▶ _Given entries_

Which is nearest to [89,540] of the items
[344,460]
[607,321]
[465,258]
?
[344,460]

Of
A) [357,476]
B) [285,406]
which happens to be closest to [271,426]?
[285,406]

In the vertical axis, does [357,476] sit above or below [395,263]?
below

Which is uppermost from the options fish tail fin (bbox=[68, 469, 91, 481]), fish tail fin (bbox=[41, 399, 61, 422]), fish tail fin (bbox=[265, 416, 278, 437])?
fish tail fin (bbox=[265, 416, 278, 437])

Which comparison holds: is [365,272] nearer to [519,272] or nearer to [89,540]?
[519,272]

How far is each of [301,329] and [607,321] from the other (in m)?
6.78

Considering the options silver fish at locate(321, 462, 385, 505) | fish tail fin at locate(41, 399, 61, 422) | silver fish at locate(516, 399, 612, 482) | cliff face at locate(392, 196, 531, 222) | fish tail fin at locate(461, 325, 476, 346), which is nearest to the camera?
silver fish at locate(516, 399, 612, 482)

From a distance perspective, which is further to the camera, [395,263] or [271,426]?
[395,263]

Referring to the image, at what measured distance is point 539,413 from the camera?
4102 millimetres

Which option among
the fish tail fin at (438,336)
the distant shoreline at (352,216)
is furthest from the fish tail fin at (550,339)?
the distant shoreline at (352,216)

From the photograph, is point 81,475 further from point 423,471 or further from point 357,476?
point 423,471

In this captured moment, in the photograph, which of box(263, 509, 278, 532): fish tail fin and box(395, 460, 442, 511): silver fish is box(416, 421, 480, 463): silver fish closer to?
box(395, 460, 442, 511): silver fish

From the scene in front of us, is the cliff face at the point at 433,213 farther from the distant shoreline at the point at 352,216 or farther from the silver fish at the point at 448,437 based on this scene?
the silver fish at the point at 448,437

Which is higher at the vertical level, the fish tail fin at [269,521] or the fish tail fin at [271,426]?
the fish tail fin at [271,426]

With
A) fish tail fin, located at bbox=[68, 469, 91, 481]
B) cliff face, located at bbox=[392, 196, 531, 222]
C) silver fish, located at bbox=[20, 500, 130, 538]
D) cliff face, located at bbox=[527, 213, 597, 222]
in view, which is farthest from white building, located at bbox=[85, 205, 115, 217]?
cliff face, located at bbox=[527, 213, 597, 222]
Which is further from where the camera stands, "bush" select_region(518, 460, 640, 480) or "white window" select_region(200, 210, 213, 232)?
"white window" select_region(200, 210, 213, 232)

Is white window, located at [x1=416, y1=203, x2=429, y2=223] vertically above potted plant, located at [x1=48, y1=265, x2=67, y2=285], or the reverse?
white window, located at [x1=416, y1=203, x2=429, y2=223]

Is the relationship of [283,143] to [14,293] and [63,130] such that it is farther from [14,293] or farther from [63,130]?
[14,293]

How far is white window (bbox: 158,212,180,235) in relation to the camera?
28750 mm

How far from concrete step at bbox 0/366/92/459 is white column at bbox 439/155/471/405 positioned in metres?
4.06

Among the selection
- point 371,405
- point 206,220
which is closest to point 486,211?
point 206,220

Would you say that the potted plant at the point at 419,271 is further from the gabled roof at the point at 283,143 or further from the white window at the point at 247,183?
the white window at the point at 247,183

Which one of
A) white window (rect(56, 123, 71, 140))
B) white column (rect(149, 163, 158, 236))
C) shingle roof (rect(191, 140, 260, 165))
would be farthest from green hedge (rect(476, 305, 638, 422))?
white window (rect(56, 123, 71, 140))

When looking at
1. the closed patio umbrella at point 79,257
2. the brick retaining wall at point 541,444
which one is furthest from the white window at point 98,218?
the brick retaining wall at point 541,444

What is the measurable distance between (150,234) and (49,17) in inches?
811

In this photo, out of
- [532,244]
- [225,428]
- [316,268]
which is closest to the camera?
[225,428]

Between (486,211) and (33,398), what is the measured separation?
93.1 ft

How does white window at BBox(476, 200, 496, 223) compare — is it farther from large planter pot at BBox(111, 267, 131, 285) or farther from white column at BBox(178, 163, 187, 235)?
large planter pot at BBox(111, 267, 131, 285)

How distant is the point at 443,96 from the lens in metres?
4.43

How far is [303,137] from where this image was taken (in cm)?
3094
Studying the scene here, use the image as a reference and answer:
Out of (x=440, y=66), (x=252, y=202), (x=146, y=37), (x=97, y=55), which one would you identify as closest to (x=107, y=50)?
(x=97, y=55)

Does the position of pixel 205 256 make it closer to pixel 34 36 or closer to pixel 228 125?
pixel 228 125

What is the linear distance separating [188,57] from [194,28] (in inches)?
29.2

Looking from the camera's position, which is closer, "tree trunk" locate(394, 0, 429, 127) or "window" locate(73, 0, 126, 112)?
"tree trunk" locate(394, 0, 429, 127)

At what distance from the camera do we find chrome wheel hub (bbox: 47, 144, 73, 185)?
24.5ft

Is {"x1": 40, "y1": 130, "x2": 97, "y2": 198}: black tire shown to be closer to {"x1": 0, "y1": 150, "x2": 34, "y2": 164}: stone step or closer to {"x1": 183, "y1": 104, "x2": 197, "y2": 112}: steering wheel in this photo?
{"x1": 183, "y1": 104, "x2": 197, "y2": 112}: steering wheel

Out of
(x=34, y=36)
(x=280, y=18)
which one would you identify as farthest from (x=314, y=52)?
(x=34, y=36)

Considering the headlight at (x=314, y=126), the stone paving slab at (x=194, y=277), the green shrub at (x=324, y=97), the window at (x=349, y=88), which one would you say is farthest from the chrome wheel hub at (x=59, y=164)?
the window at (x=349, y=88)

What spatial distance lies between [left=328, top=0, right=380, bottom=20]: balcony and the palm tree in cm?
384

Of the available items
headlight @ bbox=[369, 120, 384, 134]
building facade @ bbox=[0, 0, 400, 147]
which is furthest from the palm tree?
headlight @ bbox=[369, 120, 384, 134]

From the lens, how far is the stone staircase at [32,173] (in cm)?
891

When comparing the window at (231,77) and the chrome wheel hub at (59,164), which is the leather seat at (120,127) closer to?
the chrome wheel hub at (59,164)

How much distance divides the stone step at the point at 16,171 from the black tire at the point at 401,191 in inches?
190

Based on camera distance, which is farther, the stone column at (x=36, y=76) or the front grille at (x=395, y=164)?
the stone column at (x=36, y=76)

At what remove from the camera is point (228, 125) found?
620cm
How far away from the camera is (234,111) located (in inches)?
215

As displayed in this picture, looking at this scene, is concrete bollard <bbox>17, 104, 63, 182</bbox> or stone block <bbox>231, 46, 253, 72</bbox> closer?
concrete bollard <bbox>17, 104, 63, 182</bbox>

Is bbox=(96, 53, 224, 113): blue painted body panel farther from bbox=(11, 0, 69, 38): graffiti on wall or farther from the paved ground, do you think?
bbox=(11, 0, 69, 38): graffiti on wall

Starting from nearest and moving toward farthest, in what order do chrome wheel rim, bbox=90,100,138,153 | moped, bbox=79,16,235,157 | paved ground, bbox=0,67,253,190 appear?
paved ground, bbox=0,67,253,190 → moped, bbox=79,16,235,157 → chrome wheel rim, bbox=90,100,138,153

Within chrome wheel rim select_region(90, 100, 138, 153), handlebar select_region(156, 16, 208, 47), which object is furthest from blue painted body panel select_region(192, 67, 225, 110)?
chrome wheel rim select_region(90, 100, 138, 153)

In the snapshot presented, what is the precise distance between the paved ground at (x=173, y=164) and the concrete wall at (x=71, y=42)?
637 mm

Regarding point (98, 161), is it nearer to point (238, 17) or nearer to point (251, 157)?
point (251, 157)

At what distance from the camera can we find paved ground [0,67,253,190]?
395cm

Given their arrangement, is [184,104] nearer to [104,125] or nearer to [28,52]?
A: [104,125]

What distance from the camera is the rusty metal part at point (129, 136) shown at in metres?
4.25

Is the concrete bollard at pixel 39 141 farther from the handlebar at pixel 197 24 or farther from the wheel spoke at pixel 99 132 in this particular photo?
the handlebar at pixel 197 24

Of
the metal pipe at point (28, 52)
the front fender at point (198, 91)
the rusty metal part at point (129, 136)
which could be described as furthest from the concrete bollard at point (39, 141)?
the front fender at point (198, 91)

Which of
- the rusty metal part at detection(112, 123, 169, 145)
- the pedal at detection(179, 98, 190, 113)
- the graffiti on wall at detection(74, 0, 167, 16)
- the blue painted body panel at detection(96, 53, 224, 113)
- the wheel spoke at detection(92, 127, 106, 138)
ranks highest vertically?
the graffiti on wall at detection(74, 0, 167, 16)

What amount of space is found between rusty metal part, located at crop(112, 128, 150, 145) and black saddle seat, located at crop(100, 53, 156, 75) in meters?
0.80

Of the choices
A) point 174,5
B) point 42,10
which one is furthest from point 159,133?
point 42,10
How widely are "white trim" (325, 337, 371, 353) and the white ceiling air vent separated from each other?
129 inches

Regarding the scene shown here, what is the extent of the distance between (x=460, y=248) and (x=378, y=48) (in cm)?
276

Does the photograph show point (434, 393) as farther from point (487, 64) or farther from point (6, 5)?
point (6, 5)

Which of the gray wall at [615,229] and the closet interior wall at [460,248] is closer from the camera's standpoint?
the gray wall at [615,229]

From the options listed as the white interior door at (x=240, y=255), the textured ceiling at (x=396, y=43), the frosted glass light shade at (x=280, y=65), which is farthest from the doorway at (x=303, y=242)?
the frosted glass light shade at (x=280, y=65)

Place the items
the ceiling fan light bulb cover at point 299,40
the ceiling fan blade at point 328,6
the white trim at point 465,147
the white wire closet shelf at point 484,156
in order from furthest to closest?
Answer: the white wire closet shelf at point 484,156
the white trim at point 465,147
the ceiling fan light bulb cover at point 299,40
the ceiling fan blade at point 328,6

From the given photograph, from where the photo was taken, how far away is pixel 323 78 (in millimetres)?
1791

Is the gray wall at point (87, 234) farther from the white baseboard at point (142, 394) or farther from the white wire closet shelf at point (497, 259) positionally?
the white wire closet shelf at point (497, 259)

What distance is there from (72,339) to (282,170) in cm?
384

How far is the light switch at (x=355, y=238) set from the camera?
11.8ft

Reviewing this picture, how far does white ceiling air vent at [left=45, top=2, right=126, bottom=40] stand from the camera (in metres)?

▶ _Exercise details_
Can you render the rows from the line containing "in this photo?" through the line containing "paved ground, bbox=0,67,253,190 →", both included, as a numbered list with blank lines left out?

▶ _Written reply_
1. Is {"x1": 40, "y1": 130, "x2": 97, "y2": 198}: black tire shown to be closer to {"x1": 0, "y1": 150, "x2": 34, "y2": 164}: stone step or closer to {"x1": 183, "y1": 104, "x2": 197, "y2": 112}: steering wheel in this photo?
2. {"x1": 183, "y1": 104, "x2": 197, "y2": 112}: steering wheel
3. Out of
4. (x=34, y=36)
5. (x=280, y=18)
6. which one would you identify as farthest from (x=314, y=52)?
7. (x=34, y=36)
8. Considering the headlight at (x=314, y=126), the stone paving slab at (x=194, y=277), the green shrub at (x=324, y=97), the window at (x=349, y=88), which one would you say is farthest from the chrome wheel hub at (x=59, y=164)?
9. the window at (x=349, y=88)
10. What spatial distance lies between [left=328, top=0, right=380, bottom=20]: balcony and the palm tree in cm?
11. 384
12. Of the available items
13. headlight @ bbox=[369, 120, 384, 134]
14. building facade @ bbox=[0, 0, 400, 147]
15. which is furthest from the palm tree?
16. headlight @ bbox=[369, 120, 384, 134]
17. From the lens, how far is the stone staircase at [32,173] (in cm)?
18. 891
19. When comparing the window at (231,77) and the chrome wheel hub at (59,164), which is the leather seat at (120,127) closer to?
20. the chrome wheel hub at (59,164)
21. How much distance divides the stone step at the point at 16,171 from the black tire at the point at 401,191 in inches?
22. 190
23. Based on camera distance, which is farther, the stone column at (x=36, y=76) or the front grille at (x=395, y=164)?
24. the stone column at (x=36, y=76)
25. At what remove from the camera is point (228, 125) found?
26. 620cm
27. How far away from the camera is (234,111) located (in inches)?
28. 215
29. As displayed in this picture, looking at this scene, is concrete bollard <bbox>17, 104, 63, 182</bbox> or stone block <bbox>231, 46, 253, 72</bbox> closer?
30. concrete bollard <bbox>17, 104, 63, 182</bbox>
31. Is bbox=(96, 53, 224, 113): blue painted body panel farther from bbox=(11, 0, 69, 38): graffiti on wall or farther from the paved ground, do you think?
32. bbox=(11, 0, 69, 38): graffiti on wall
33. Starting from nearest and moving toward farthest, in what order do chrome wheel rim, bbox=90,100,138,153 | moped, bbox=79,16,235,157 | paved ground, bbox=0,67,253,190 appear?
34. paved ground, bbox=0,67,253,190 → moped, bbox=79,16,235,157 → chrome wheel rim, bbox=90,100,138,153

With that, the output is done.